§ Exercise directions
Exclude any images and output the remaining records exactly.

------ Task input ------

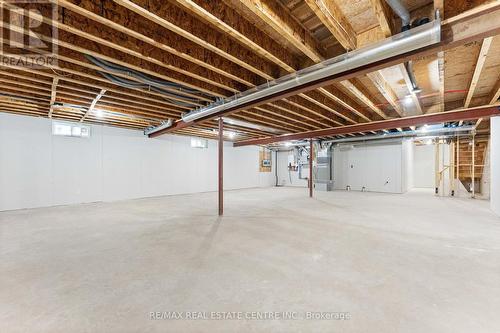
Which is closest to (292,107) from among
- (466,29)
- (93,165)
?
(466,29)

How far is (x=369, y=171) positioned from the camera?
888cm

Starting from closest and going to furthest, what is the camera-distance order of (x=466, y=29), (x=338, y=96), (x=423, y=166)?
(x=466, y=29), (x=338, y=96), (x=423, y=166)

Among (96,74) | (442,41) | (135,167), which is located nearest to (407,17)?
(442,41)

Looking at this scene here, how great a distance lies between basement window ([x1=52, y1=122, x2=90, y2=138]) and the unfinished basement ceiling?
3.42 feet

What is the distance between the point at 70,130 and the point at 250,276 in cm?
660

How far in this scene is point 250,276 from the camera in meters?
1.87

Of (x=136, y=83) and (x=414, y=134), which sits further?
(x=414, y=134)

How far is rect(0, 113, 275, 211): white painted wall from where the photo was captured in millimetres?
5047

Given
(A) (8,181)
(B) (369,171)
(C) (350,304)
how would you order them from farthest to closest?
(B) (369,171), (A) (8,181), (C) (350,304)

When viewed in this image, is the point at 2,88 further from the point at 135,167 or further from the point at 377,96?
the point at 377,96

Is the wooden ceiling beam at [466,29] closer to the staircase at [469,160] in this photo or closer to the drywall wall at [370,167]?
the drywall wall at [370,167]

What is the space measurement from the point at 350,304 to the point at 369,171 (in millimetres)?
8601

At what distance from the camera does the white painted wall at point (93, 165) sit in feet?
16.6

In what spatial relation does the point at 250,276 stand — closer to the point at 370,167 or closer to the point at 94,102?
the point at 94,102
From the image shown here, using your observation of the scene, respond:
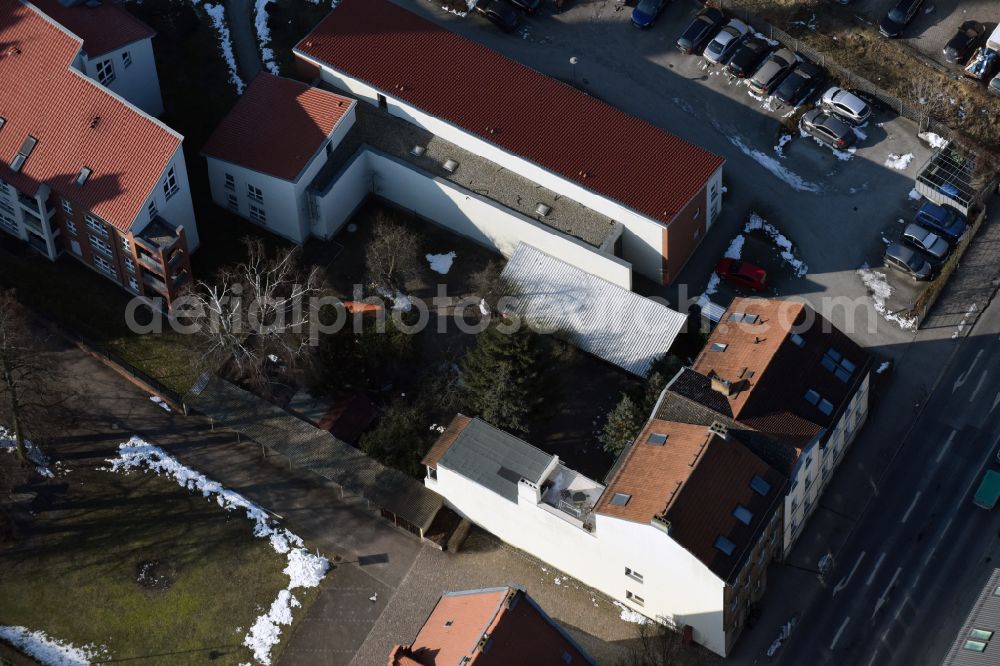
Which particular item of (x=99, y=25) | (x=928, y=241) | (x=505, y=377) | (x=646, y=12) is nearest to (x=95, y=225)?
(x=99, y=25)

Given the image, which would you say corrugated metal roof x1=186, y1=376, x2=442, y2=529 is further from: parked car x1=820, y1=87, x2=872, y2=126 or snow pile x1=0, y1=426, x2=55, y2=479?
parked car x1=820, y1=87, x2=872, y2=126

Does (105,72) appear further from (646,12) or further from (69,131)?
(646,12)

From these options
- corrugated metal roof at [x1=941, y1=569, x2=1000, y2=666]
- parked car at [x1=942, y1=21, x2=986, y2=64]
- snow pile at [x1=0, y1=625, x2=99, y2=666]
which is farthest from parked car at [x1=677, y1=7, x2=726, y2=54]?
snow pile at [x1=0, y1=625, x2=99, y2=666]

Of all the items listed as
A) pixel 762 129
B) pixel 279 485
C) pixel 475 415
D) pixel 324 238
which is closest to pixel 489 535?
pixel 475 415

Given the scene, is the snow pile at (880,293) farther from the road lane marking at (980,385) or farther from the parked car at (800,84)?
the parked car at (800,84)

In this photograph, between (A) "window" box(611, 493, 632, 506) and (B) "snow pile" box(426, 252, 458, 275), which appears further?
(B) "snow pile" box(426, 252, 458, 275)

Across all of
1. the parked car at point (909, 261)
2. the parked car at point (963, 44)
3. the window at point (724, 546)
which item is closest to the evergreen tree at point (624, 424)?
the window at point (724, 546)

------

§ Solution for this task
Which is closest to (292,107) from among
- (466,29)
- (93,165)
?
(466,29)

How far is (x=369, y=171) positioned from the camera?
888cm

Starting from closest and going to furthest, what is the camera-distance order of (x=466, y=29), (x=338, y=96), (x=423, y=166)?
(x=466, y=29), (x=338, y=96), (x=423, y=166)

Among (96,74) | (442,41) | (135,167), which is located nearest to (407,17)?
(442,41)

Looking at this scene here, how great a distance lies between basement window ([x1=52, y1=122, x2=90, y2=138]) and the unfinished basement ceiling?
3.42 feet

What is the distance between the point at 70,130 and the point at 250,276 in cm?
660

How far in this scene is point 250,276 from the camera in meters?
1.87

Of (x=136, y=83) and (x=414, y=134), which sits further?
(x=414, y=134)

How far is rect(0, 113, 275, 211): white painted wall from where the photo was captured in millimetres?
5047

Given
(A) (8,181)
(B) (369,171)
(C) (350,304)
how would you order them from farthest to closest?
(B) (369,171), (A) (8,181), (C) (350,304)

When viewed in this image, is the point at 2,88 further from the point at 135,167 or further from the point at 377,96?
the point at 377,96

Is the wooden ceiling beam at [466,29] closer to the staircase at [469,160] in this photo or closer to the drywall wall at [370,167]?
the drywall wall at [370,167]

What is the space measurement from the point at 350,304 to the point at 369,171 (in millimetres)?
8601

At what distance from the camera does the white painted wall at point (93, 165) sit in feet?
16.6

In what spatial relation does the point at 250,276 stand — closer to the point at 370,167 or closer to the point at 94,102?
the point at 94,102
From the image shown here, using your observation of the scene, respond:
Which particular item of (x=99, y=25) | (x=928, y=241) | (x=505, y=377) | (x=646, y=12) is nearest to (x=95, y=225)?
(x=99, y=25)

Given the image, which would you say corrugated metal roof x1=186, y1=376, x2=442, y2=529 is further from: parked car x1=820, y1=87, x2=872, y2=126 or snow pile x1=0, y1=426, x2=55, y2=479?
parked car x1=820, y1=87, x2=872, y2=126

Does (105,72) appear further from (646,12) or further from (69,131)?
(646,12)

From these options
- corrugated metal roof at [x1=941, y1=569, x2=1000, y2=666]
- parked car at [x1=942, y1=21, x2=986, y2=64]
- snow pile at [x1=0, y1=625, x2=99, y2=666]
which is farthest from parked car at [x1=677, y1=7, x2=726, y2=54]?
snow pile at [x1=0, y1=625, x2=99, y2=666]

Of all the items listed as
A) pixel 762 129
B) pixel 279 485
C) pixel 475 415
D) pixel 324 238
which is closest to pixel 489 535?
pixel 475 415

Given the scene, is the snow pile at (880,293) farther from the road lane marking at (980,385) or farther from the parked car at (800,84)?
the parked car at (800,84)

In this photograph, between (A) "window" box(611, 493, 632, 506) and (B) "snow pile" box(426, 252, 458, 275), which appears further?
(B) "snow pile" box(426, 252, 458, 275)

Across all of
1. the parked car at point (909, 261)
2. the parked car at point (963, 44)
3. the window at point (724, 546)
which item is closest to the evergreen tree at point (624, 424)?
the window at point (724, 546)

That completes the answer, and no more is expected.